(Exercise aim)
Copy out the lines beginning with the one that contains "Plan de l'appartement" and ending with the last line below, exactly as they stand. Pictures are not copied.

(Input data)
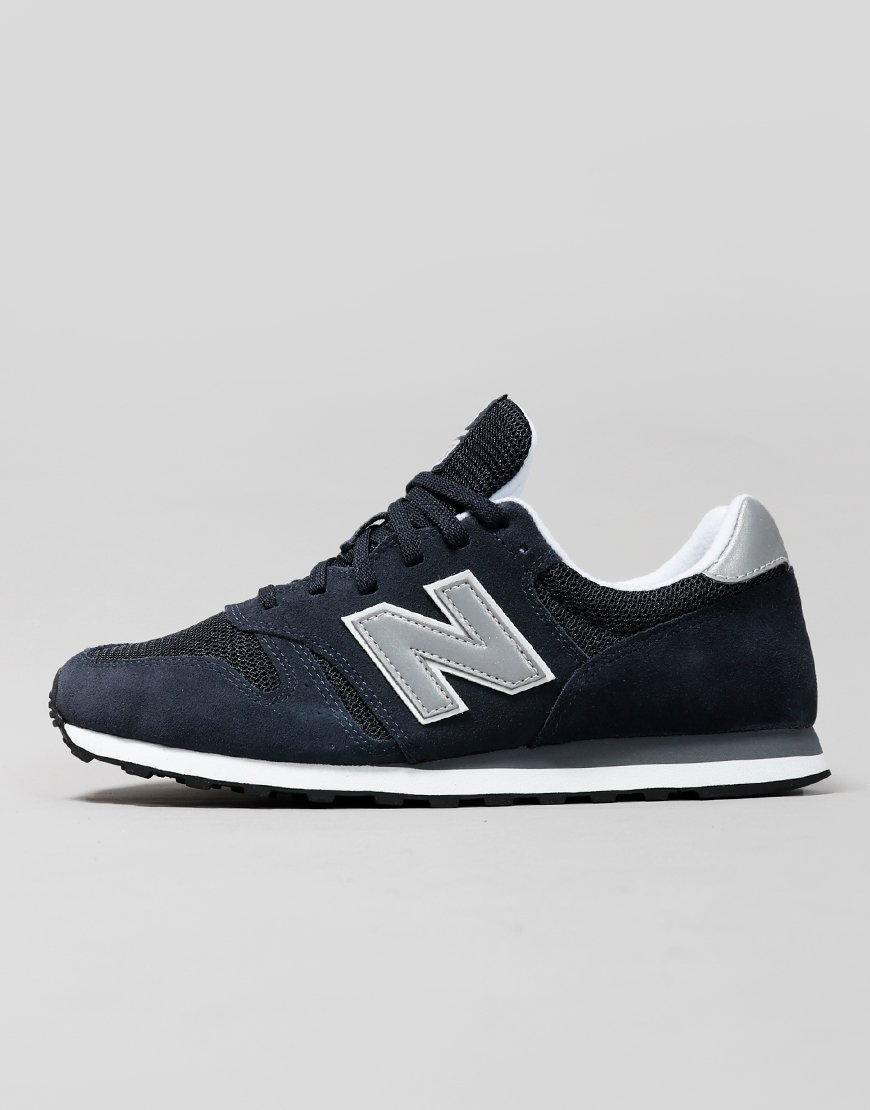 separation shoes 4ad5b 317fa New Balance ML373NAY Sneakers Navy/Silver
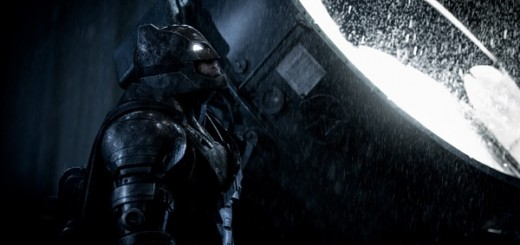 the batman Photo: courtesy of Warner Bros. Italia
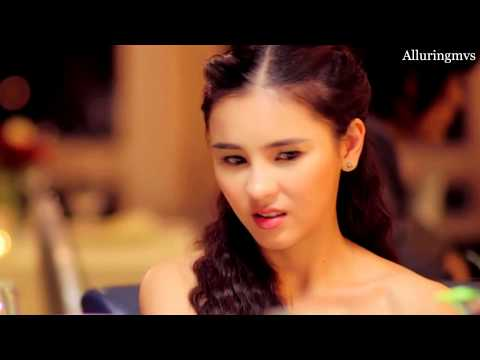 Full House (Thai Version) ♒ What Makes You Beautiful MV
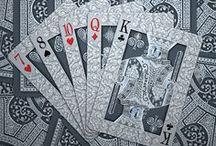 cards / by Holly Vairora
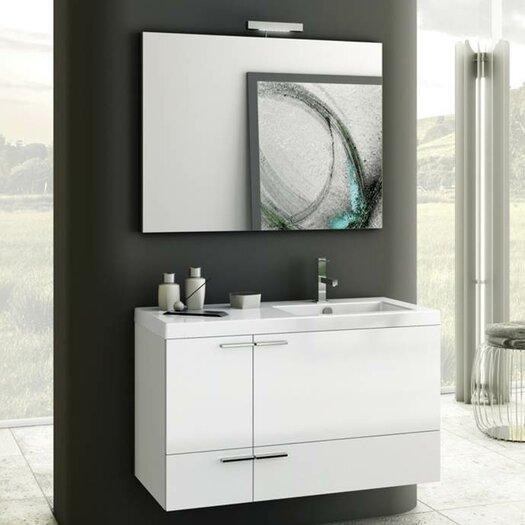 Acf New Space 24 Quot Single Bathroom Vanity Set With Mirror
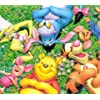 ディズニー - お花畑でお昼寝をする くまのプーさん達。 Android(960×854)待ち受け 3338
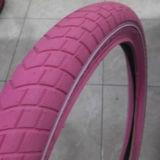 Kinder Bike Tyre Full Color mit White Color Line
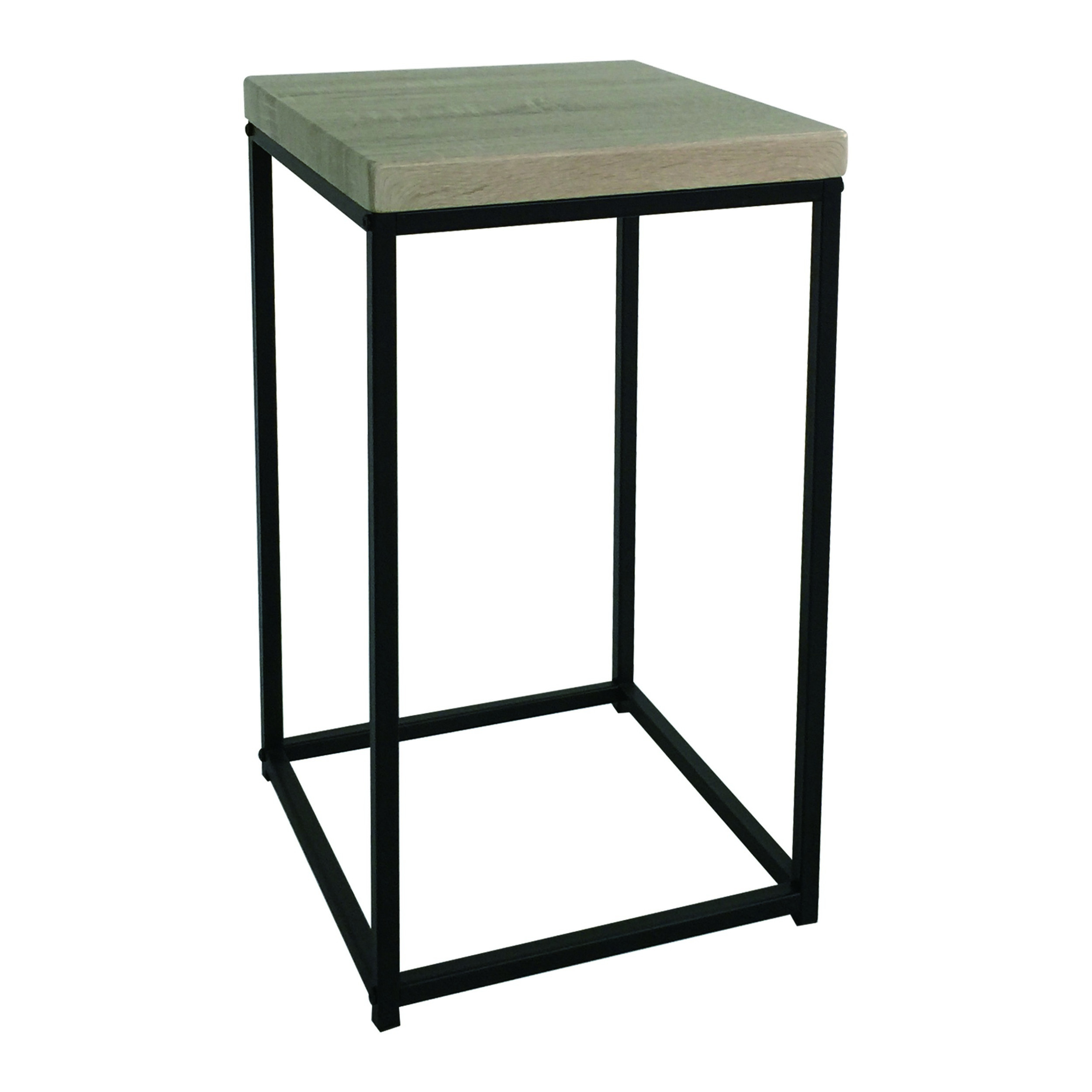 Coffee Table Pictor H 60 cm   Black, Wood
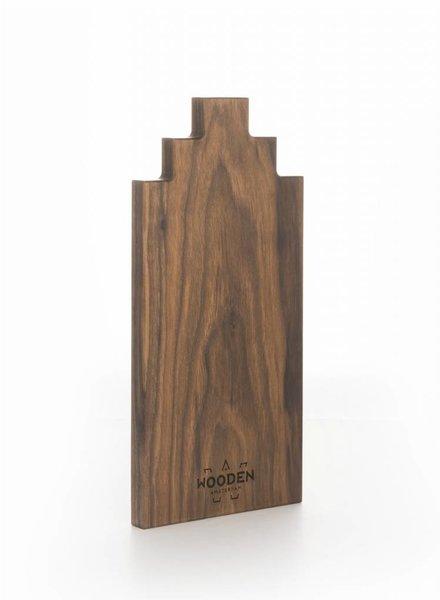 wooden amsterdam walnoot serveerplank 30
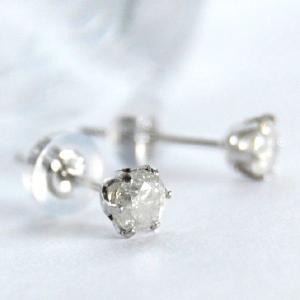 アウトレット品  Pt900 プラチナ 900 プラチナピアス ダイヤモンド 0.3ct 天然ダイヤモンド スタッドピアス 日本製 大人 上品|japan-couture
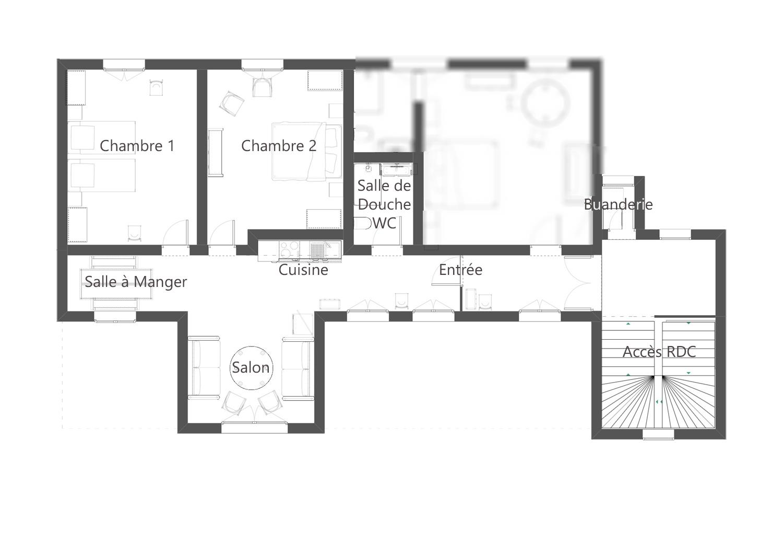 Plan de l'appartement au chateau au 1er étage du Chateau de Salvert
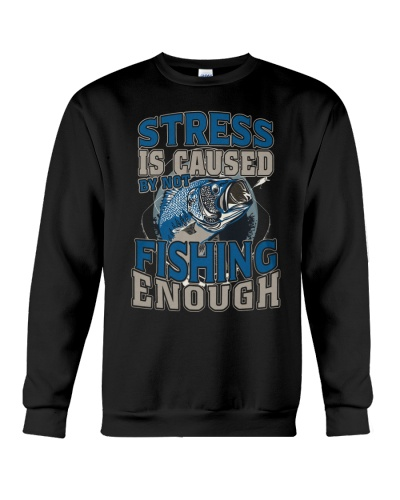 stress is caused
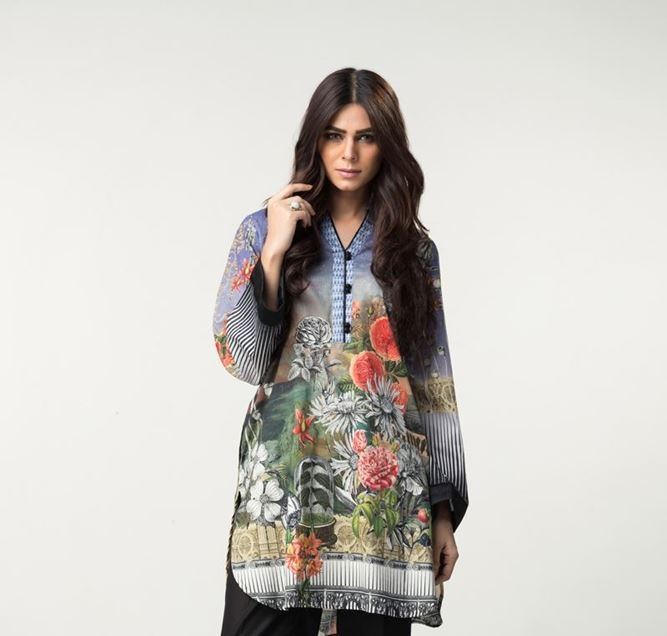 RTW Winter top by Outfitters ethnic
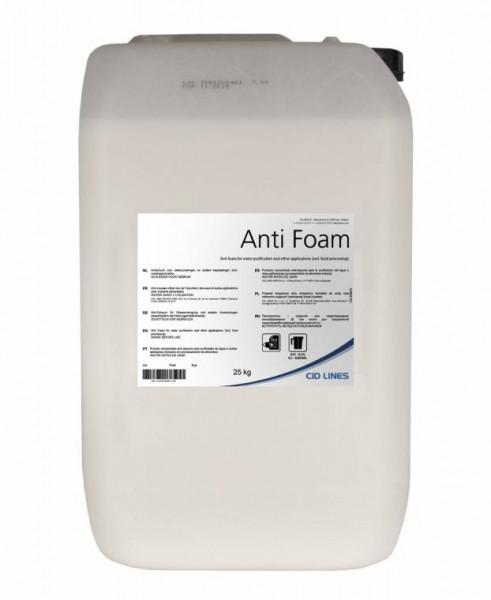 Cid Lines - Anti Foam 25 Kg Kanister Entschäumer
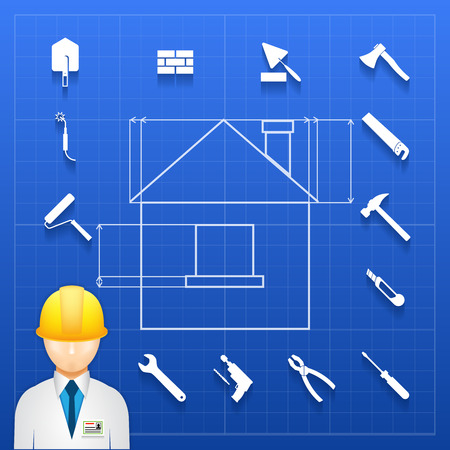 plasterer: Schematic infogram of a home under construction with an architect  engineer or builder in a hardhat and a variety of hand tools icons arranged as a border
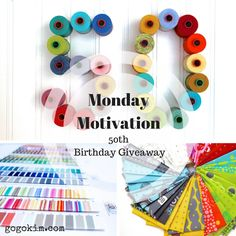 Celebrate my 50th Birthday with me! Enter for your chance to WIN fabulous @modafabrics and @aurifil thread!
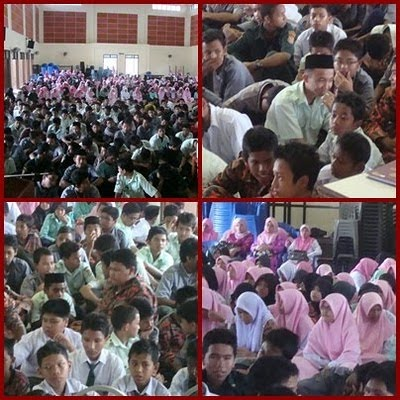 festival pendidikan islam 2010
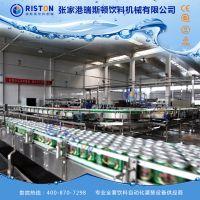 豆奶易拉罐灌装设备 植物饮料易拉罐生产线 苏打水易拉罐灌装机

(Solution to this problem)
 Plan de l'appartement au chateau au 1er étage du Chateau de Salvert
 stress is caused
 RTW Winter top by Outfitters ethnic
 Cid Lines - Anti Foam 25 Kg Kanister Entschäumer
 plasterer: Schematic infogram of a home under construction with an architect  engineer or builder in a hardhat and a variety of hand tools icons arranged as a border
 Celebrate my 50th Birthday with me! Enter for your chance to WIN fabulous @modafabrics and @aurifil thread!
 festival pendidikan islam 2010
 豆奶易拉罐灌装设备 植物饮料易拉罐生产线 苏打水易拉罐灌装机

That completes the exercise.